# EXERCISE DATA
BEGIN
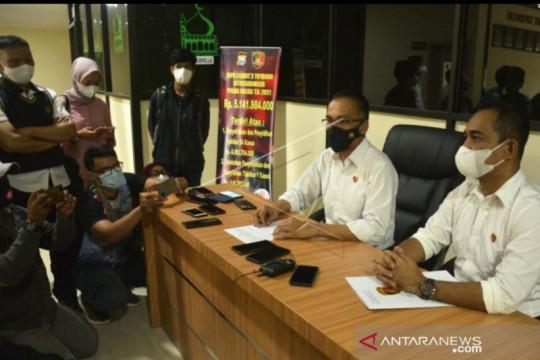 Polda Sulsel tetapkan 13 tersangka proyek RS Batua Makassar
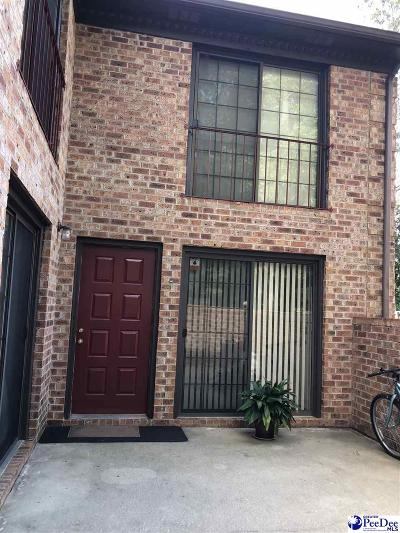 Florence Condo/Townhouse For Sale: 721 Coventry Ln Unit W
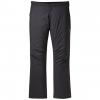 Outdoor Research Refuge Pants   Men's, Black, Small
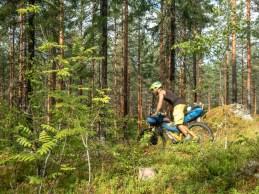Jakub. Mäntyharju-Repovesi mtb trail, Finland
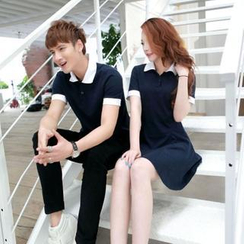 Cobogarden - Couple's Contrast Collar Polo Shirt / Polo Dress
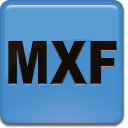 Calibrated{Q} MXF Import. Купить в Allsoft.ru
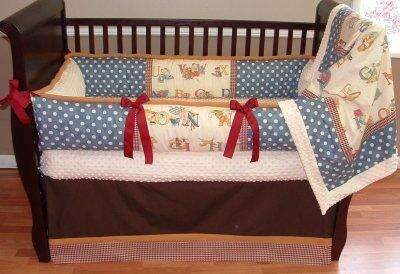Vintage Alphabet Crib Bedding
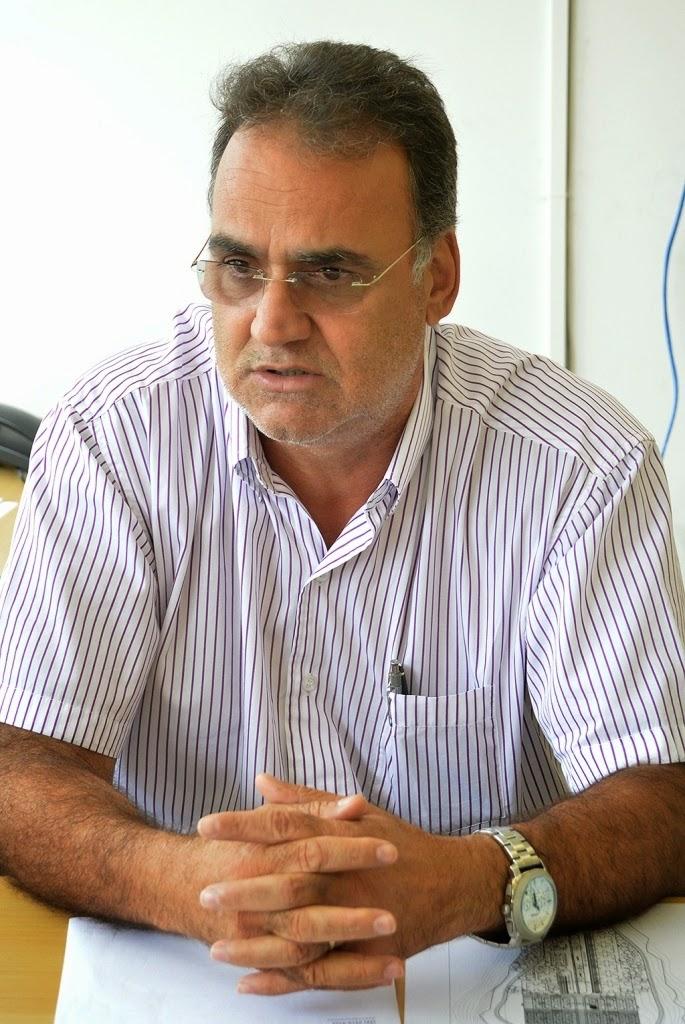 Subsecretário estadual da Região Serrana, João Grilo: obras de construção do viaduto da Ermitage seguem o cronograma previsto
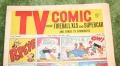 TV comic 596 (2)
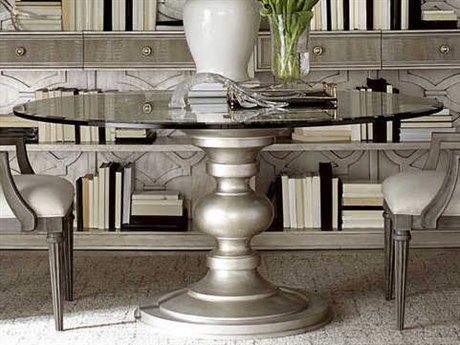 A.R.T. Furniture Morrissey Bezel Silver Round Dining Table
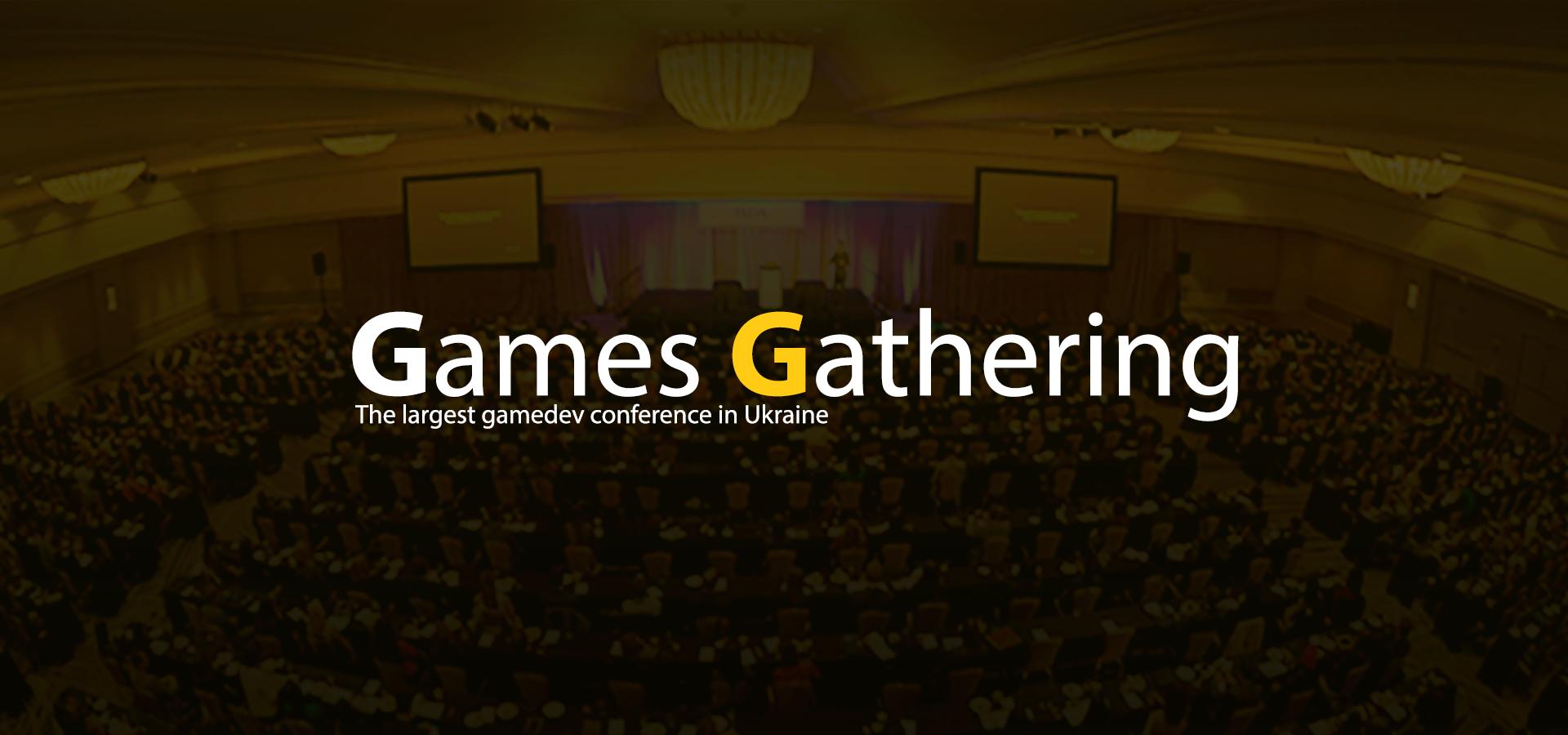 Games Gathering, AB Games и Values Value создали открытую Ассоциацию украинских разработчиков игр.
END
# WORK TO COMPLETE
The result should be an exact retyped version of all the entries above, containing no pictures.

# WRITTEN REPLY
 Polda Sulsel tetapkan 13 tersangka proyek RS Batua Makassar
 Florence Condo/Townhouse For Sale: 721 Coventry Ln Unit W
 Outdoor Research Refuge Pants   Men's, Black, Small
Jakub. Mäntyharju-Repovesi mtb trail, Finland
 Cobogarden - Couple's Contrast Collar Polo Shirt / Polo Dress
 Calibrated{Q} MXF Import. Купить в Allsoft.ru
Vintage Alphabet Crib Bedding
 Subsecretário estadual da Região Serrana, João Grilo: obras de construção do viaduto da Ermitage seguem o cronograma previsto
 TV comic 596 (2)
 A.R.T. Furniture Morrissey Bezel Silver Round Dining Table
 Games Gathering, AB Games и Values Value создали открытую Ассоциацию украинских разработчиков игр.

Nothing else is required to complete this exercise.